Today’s post is about debunking some popular mythology.
Arizona is a Right to Work State. What does that mean? Most folks think that means that an Arizona employee can be fired at any time for any reason. Some folks believe it means that there is no overtime pay in Arizona. Other folks think it means that no employer can prevent you from working for a competitor.
They are all mistaken.
Right to Work simply means that in Arizona an employee does not have to join a union to get or keep a job. An Arizona employee is not required to pay union dues – even in a union shop. This right to be free from having to pay union dues comes from the 1948 amendments to the National Labor Relations Act – specifically Section 14(b) of the Taft-Hartley Act. This federal law permits the States to decide whether to require employees who are in a collective bargaining unit represented by a labor organization to pay dues to or join that union. Arizona voters and the Arizona Legislature, along with about 20 other states, said no. Michigan surprisingly recently adopted Right to Work laws.

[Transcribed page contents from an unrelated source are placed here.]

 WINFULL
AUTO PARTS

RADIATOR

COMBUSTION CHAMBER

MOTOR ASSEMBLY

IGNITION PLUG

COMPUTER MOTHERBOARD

The Arizona Employment Protection Act of 1996 codifies employment at will – which means that, unless there is a written contract or a public employee due process right to the contrary, employers can fire employees at any time, with or without notice, for a good reason or no reason.

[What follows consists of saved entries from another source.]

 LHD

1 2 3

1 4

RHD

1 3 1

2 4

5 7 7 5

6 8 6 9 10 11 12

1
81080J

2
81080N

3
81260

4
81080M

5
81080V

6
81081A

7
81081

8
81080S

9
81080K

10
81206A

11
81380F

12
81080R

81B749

What about a bad reason? We will talk in another post about the exceptions to employment at will.
Employment at will is a two-way street because employees who are at will can quit their jobs with or without notice for any reason – even a bad reason.
Yes, there is overtime pay in Arizona. We will talk about this in another post.
Yes, courts can and do enforce covenants not to compete. We will talk about this in another post.
By the way, E-Verify, which is required in Arizona, has a poster which says Right to Work. An employee who can prove identity and eligibility to work in the United States has a right to work under our immigration laws.
Until next time….
Gentle Reminder: This is general information; not legal advice.